Data: Add partition stats writer and reader #11216

ajantha-bhat · 2024-09-26T17:00:06Z

Introduce APIs to write the partition stats into files in table default format using Iceberg generic writers and readers.

PartitionStatisticsFile partitionStatisticsFile =
        PartitionStatsHandler.computeAndWriteStatsFile(testTable, "b1");

testTable.updatePartitionStatistics().setPartitionStatistics(partitionStatisticsFile).commit();

ajantha-bhat · 2024-09-27T01:46:10Z

core/src/main/java/org/apache/iceberg/PartitionStats.java

+
+  @Override
+  @SuppressWarnings("checkstyle:CyclomaticComplexity")
+  public boolean equals(Object other) {


StructLikeMap was previously handling this implicitly. But when PartitionStatsRecord wraps PartitionStats now for the writers, it needs to override equals and hashcode

ajantha-bhat · 2024-09-27T01:48:26Z

core/src/main/java/org/apache/iceberg/PartitionStatsUtil.java

-        StructLike coercedPartition =
-            PartitionUtil.coercePartition(partitionType, spec, file.partition());
-        StructLike key = keyTemplate.copyFor(coercedPartition);
+        Record key = coercedPartitionRecord(file, spec, partitionType);


Need Record instead of PartitionData for the writers.

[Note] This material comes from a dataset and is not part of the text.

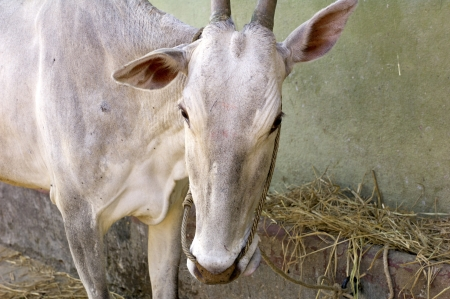india cow: A close up of a cow in Odanadi, INdia Stock Photo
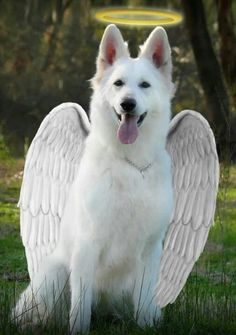 Cute White German Shepherd Dog is an Angel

Cannot keep this conversion in the data module as it just to wraps the same PartitionStats object.

ajantha-bhat · 2024-09-27T01:49:36Z

core/src/main/java/org/apache/iceberg/data/PartitionStatsRecord.java

+
+/** Wraps the {@link PartitionStats} as {@link Record}. Used by generic writers and readers. */
+public class PartitionStatsRecord implements Record, StructLike {
+  private static final LoadingCache<StructType, Map<String, Integer>> NAME_MAP_CACHE =


Class is similar to GenericRecord but for a specific partition stats schema.

I'm a little confused why we need a special class for this? GenericRecord should work right? Also Record already implements StructLike so that's unnecessary

I'm a little confused why we need a special class for this? GenericRecord should work right?

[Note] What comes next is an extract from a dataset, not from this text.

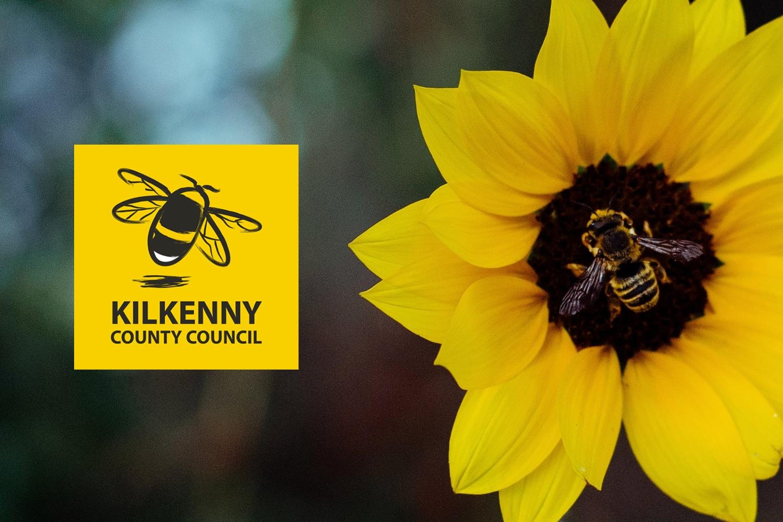 Kilkenny County Council   Pollinator Program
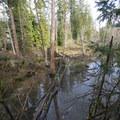 Johnson Creek wetlands off of SW Taylor Street in Merrit Orchard Park.- North Johnson Creek Trail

I got a review comment perviously from Anton that keeping the Record in the public interface of writer and readers is fragile. So, New class introduced which is less fragile (coupled with partition stats schema and just wraps the PartitionStats).

#10176 (comment)

I'm not sure why we need a special class here still? His comment is just to remove Record from the public interface which has been done. I don't think creating a new special class (which is public) is necessary since the records only exist within private handler code? - @aokolnychyi was in Europe last I checked but when he is back he can check it out.

Also, GenericRecord can't wrap the PartitionStats, it maintains its own data array.

core/src/test/java/org/apache/iceberg/TestPartitionStatsUtil.java

ajantha-bhat · 2024-09-27T01:52:39Z

core/src/test/java/org/apache/iceberg/TestTables.java

+      Schema schema,
+      PartitionSpec spec,
+      int formatVersion,
+      Map<String, String> properties) {


There was no option to pass the table properties before.
Needed to pass different file format for paramterized test.

ajantha-bhat · 2024-09-27T02:00:04Z

@aokolnychyi: This PR is ready. But as we discussed previously, this PR wraps the PartitionStats into a Record as the writers cannot work with Iceberg internal objects yet.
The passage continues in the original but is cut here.